1—where we acknowledge our sin and separation from God and each other,

2—where God gives the word of forgiveness and restoration.

How wonderful!

 

And when God restores communication with himself, and puts us back into community with each other,

are we going to act in the same old way?

Be done with it!

 

Here is a good one-sentence prayer:

Once you have lit the match to my trash, Lord, teach me to keep my fingers our of the fire!

Can we let go of all of those things?

Once we have named them in confession, do we really wish to take them back?

Leave the garbage alone,

           and pick up something new.

Stop, listen, and take up what is true, and honorable, and builds up the community of faith.

 

Our quilters group, our committees, our various volunteers in Family Promise and all of the other things could merely rush through all of the things that they do, without thinking about why?.

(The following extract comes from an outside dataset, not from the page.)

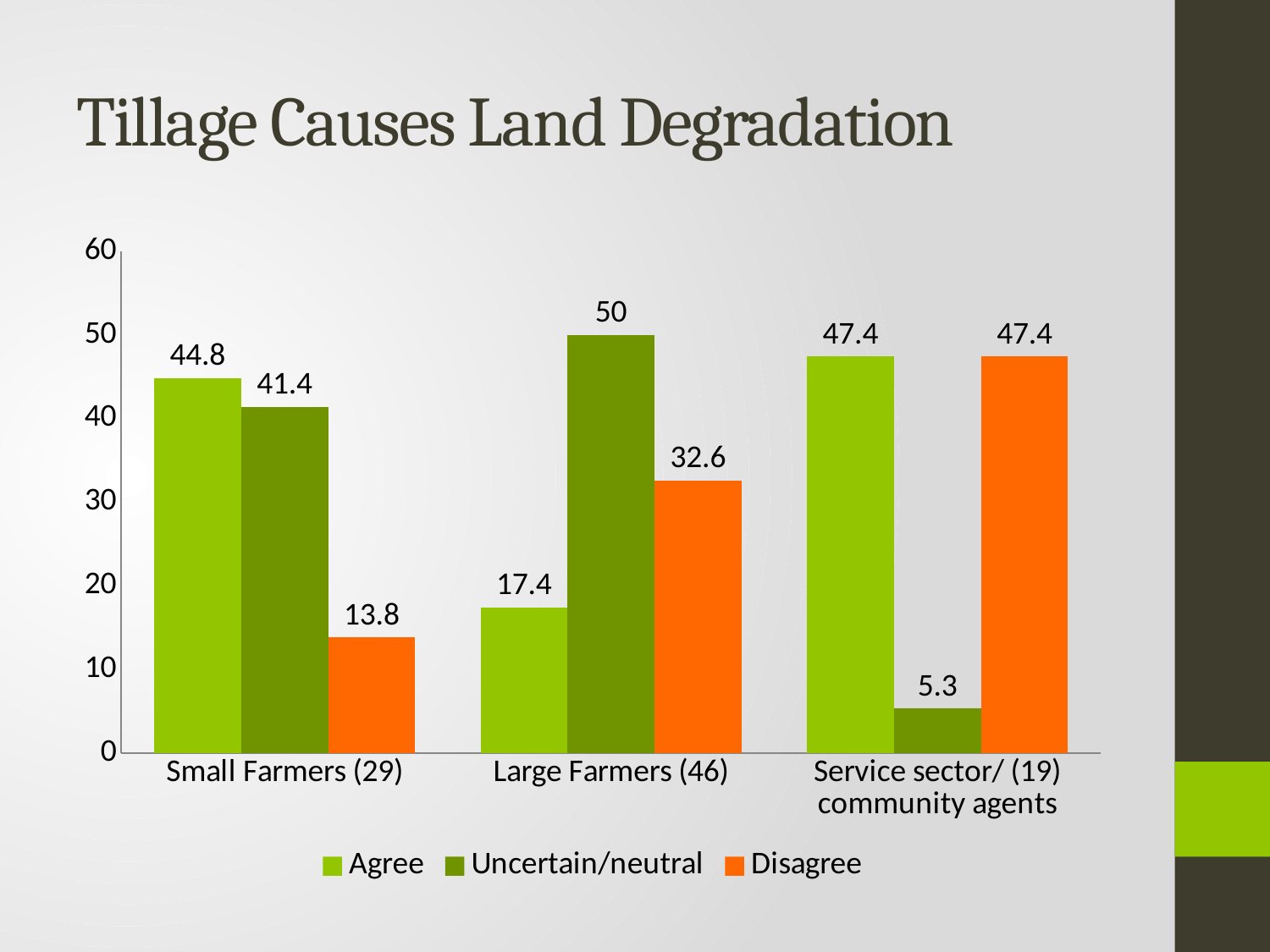
What is the Agree value for Small Farmers (29)? 44.8 What is the title of the slide? Tillage Causes Land Degradation Which category has the highest Disagree value? Service sector/ (19) community agents What is the difference between the Uncertain/neutral and Disagree values for Large Farmers (46)? 17.4 What is the Uncertain/neutral value for Large Farmers (46)? 50 What kind of chart is shown on the slide? bar chart How many categories are shown on the x axis? 3 Which category has the lowest Uncertain/neutral value? Service sector/ (19) community agents How many series does the legend list? 3 What is the Disagree value for Service sector/ (19) community agents? 47.4 For Small Farmers (29), which is larger: Agree or Disagree? Agree Is the Agree value for Large Farmers (46) greater or less than 20? less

We all need to stop and hear again the words from scripture that describe what Jesus did:

 

--He spent time together in worship and study in the synagogue and temple,

--He spent time apart in prayer,

--He spent time in the community in conversation, and vigorous action.

 

Then we can consider carefully how our lives should be shaped in that same pattern.

--We can spend time together in worship and study in the Sunday assembly and Church School,

--We can spend time apart in prayer, individually, and in Morning and Evening Prayer,

--We can spend time in the community in conversation and invitation to come listen to Jesus,

--We can spend time for vigorous action on behalf of our neighbor.

We are busy, oh, so very busy.

Let us make it our habit

to STOP regularly,

to examine our past,

to listen again to God's promises,

and take hold of life as forgiven and re-directed persons.

Return to the Lord...for he is gracious....

Turn this way, ...and live!  Amen.

 

Please note: The preceding sermon is provided as a resource for the thought, prayer, and meditation of the members and friends of St. Mark's. It is the residue of a verbal event, and thus it does not have academic footnotes and other details that would be expected in a written document. The writer gladly acknowledges the prior thought and work of many Christians before him.